THE TASK: All entries below are to be set down again exactly as given.

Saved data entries
-=-=-=-=-
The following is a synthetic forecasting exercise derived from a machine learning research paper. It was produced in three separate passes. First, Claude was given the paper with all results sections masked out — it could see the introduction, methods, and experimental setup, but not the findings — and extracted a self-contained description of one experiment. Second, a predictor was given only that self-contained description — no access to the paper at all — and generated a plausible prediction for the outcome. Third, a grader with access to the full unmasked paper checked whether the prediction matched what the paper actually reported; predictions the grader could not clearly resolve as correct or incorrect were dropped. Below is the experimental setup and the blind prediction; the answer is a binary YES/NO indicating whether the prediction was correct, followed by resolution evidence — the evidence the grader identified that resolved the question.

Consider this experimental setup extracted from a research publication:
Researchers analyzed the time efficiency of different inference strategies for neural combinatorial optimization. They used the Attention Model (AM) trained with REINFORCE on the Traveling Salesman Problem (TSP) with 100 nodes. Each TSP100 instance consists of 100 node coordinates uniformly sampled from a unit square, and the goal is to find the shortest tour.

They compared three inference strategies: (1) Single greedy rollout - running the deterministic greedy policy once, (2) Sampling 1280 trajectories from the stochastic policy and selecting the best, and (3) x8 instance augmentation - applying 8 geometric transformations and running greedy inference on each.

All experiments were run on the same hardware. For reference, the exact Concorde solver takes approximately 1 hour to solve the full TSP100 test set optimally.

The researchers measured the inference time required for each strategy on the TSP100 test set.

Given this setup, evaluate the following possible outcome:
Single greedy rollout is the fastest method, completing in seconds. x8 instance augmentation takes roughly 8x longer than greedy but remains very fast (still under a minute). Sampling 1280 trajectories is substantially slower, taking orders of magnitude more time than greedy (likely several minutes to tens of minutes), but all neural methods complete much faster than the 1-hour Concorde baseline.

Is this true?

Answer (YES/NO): YES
-=-=-=-=-
ANSWER BOX:
The following is a synthetic forecasting exercise derived from a machine learning research paper. It was produced in three separate passes. First, Claude was given the paper with all results sections masked out — it could see the introduction, methods, and experimental setup, but not the findings — and extracted a self-contained description of one experiment. Second, a predictor was given only that self-contained description — no access to the paper at all — and generated a plausible prediction for the outcome. Third, a grader with access to the full unmasked paper checked whether the prediction matched what the paper actually reported; predictions the grader could not clearly resolve as correct or incorrect were dropped. Below is the experimental setup and the blind prediction; the answer is a binary YES/NO indicating whether the prediction was correct, followed by resolution evidence — the evidence the grader identified that resolved the question.

Consider this experimental setup extracted from a research publication:
Researchers analyzed the time efficiency of different inference strategies for neural combinatorial optimization. They used the Attention Model (AM) trained with REINFORCE on the Traveling Salesman Problem (TSP) with 100 nodes. Each TSP100 instance consists of 100 node coordinates uniformly sampled from a unit square, and the goal is to find the shortest tour.

They compared three inference strategies: (1) Single greedy rollout - running the deterministic greedy policy once, (2) Sampling 1280 trajectories from the stochastic policy and selecting the best, and (3) x8 instance augmentation - applying 8 geometric transformations and running greedy inference on each.

All experiments were run on the same hardware. For reference, the exact Concorde solver takes approximately 1 hour to solve the full TSP100 test set optimally.

The researchers measured the inference time required for each strategy on the TSP100 test set.

Given this setup, evaluate the following possible outcome:
Single greedy rollout is the fastest method, completing in seconds. x8 instance augmentation takes roughly 8x longer than greedy but remains very fast (still under a minute). Sampling 1280 trajectories is substantially slower, taking orders of magnitude more time than greedy (likely several minutes to tens of minutes), but all neural methods complete much faster than the 1-hour Concorde baseline.

Is this true?

Answer (YES/NO): YES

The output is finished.